What you will do:
Rewrite the items below with "brick siding" substituted by "brick wall" and every other word left as it is. Omit the pictures from your answer.

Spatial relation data
* Start *

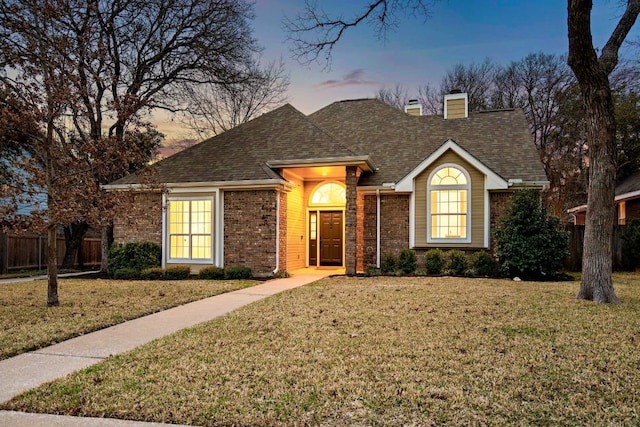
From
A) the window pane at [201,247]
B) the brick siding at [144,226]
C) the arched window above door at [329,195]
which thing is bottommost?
the window pane at [201,247]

* End *

Reply to the task:
From
A) the window pane at [201,247]
B) the brick wall at [144,226]
C) the arched window above door at [329,195]
which thing is bottommost?
the window pane at [201,247]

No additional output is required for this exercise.